En 1972, c'est dans le brouillard anglais que disparaîtra à jamais la jeunesse de
Françoise Hardy, bien loin des rires des filles et des garçons du continent, rares à se
presser sous l'éclipse et tant pis pour eux : ils auront raté l'une des plus belles
pleines lunes à s'être jamais moqué du soleil des hit parade qui, pour Hardy, ne
brillera plus qu'accidentellement. Tant mieux : si le désastre solaire donne, il
prend aussi, et tellement plus.
«Viens», chantait Françoise en 1971. Viens, fais de moi ce que je suis, plus ce que tu
voudras.
«Va», répond l'écho un an plus tard. Va, toi que j'étais et resterai, va et
dans ton dernier souffle, rends-moi le mien. Que mon second soit mon premier.
Love Songs
s'inscrit, dans la discographie de François Hardy, pile à la charnière de l'avant et de
l'après. Il «est» cette charnière. Viens, qui le précède, a
beau appartenir à l'après, qu'il amorce, Love Songs reste ancré dans les
rêves d'avant, de Françoise, bien sûr, mais aussi des garçons et des filles qui se
reconnaîtront.

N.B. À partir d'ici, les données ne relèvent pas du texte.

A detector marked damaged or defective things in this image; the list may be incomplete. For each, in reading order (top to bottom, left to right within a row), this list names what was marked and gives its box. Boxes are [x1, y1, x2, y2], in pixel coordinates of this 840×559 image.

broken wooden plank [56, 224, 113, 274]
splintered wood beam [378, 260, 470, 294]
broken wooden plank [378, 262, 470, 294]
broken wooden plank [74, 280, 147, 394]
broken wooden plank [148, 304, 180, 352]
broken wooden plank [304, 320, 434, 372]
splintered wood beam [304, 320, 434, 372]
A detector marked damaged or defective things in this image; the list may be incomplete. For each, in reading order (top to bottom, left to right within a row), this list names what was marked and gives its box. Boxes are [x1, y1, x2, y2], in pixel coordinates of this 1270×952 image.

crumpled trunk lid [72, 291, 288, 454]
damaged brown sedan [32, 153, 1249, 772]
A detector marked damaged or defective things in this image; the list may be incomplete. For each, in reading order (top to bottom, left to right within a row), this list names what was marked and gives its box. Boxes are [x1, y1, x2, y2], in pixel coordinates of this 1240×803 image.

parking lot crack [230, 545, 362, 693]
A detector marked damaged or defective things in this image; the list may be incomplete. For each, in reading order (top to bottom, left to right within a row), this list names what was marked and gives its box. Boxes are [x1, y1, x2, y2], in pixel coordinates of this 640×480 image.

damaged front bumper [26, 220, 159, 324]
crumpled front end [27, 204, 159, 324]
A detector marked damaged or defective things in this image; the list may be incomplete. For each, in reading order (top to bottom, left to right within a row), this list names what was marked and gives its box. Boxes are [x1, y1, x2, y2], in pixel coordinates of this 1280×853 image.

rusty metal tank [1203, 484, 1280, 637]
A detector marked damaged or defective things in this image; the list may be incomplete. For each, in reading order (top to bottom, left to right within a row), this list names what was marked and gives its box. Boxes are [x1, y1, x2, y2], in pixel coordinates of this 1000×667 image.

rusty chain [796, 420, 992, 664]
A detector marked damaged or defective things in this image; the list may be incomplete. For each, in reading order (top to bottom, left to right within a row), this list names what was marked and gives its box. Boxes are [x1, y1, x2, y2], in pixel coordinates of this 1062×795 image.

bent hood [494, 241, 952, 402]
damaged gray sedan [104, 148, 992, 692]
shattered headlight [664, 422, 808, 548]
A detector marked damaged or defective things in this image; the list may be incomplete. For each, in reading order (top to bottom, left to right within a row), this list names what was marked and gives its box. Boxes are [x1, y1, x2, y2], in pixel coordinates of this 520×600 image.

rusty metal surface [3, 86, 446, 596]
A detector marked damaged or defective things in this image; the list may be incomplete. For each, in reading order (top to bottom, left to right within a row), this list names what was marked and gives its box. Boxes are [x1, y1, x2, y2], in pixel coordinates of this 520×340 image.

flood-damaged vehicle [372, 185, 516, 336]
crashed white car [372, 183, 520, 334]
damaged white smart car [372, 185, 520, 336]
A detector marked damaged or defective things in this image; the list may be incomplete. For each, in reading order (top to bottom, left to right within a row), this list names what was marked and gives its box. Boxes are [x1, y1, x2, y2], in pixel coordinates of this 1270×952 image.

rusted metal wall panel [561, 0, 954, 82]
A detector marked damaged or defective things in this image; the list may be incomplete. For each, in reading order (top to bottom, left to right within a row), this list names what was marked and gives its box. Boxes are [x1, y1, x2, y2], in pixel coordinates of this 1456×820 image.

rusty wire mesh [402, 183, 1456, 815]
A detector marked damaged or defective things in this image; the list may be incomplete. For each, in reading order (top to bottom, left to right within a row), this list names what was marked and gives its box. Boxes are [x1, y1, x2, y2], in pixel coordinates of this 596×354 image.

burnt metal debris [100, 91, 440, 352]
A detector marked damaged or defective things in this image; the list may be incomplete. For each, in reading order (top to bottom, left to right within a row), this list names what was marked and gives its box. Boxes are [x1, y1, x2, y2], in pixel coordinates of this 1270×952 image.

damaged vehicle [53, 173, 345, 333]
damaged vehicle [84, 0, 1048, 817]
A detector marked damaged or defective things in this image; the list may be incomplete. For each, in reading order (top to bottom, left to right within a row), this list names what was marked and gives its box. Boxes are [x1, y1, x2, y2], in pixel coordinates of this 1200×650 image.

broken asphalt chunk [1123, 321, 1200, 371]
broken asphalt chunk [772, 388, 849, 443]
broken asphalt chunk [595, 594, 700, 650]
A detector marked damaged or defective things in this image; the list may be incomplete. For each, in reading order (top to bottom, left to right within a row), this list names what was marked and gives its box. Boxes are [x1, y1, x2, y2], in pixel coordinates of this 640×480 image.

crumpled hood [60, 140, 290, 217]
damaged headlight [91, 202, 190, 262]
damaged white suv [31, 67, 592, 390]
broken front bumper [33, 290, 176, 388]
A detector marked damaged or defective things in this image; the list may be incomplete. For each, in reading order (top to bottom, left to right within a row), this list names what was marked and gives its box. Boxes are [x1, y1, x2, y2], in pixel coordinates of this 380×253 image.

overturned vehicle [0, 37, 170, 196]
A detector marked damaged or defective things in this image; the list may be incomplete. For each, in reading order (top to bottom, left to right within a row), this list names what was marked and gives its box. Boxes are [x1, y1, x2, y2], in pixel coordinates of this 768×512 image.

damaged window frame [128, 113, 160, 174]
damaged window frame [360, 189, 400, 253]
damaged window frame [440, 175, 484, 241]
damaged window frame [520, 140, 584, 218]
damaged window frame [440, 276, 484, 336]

Ancré dans des rêves qui lèvent l'ancre.
En veste de cuir,
guitare à la main et cordes au coeur, une jeune fille chante sous la pluie : sur les
trottoirs mouillés de Love Songs, son image, fugace, se reflète une dernière
fois.
30 ans plus tard,
elle nous renvoie encore à ce que nous serons toujours.
Qu'on le nie, ou
pas.

Si
la vaste majorité des opus anglos de Françoise Hardy sont loin d'avoir l'intérêt de
ses albums français, l'ultime britisherie hardyesque des 70's est d'une
autre trempe : Love Songs n'a rien de ces infâmes bidules destinés à
conquérir le sacro-saint marché que l'on sait. C'est un album à part entière, un
vrai Hardy, au même titre que les fabuleux 33 Made in France de la
période exceptionnellement faste de l'Ante Message personnel.
Album
exceptionnel, méconnu, presque introuvable, l'essentiellement anglophone Love Songs
illustre paradoxalement tout ce qui différencie, distingue fondamentalement, la chanson
française de la pop anglaise.
Invisible pour
les yeux, l'essentiel peut parfois ne pas l'être pour les oreilles.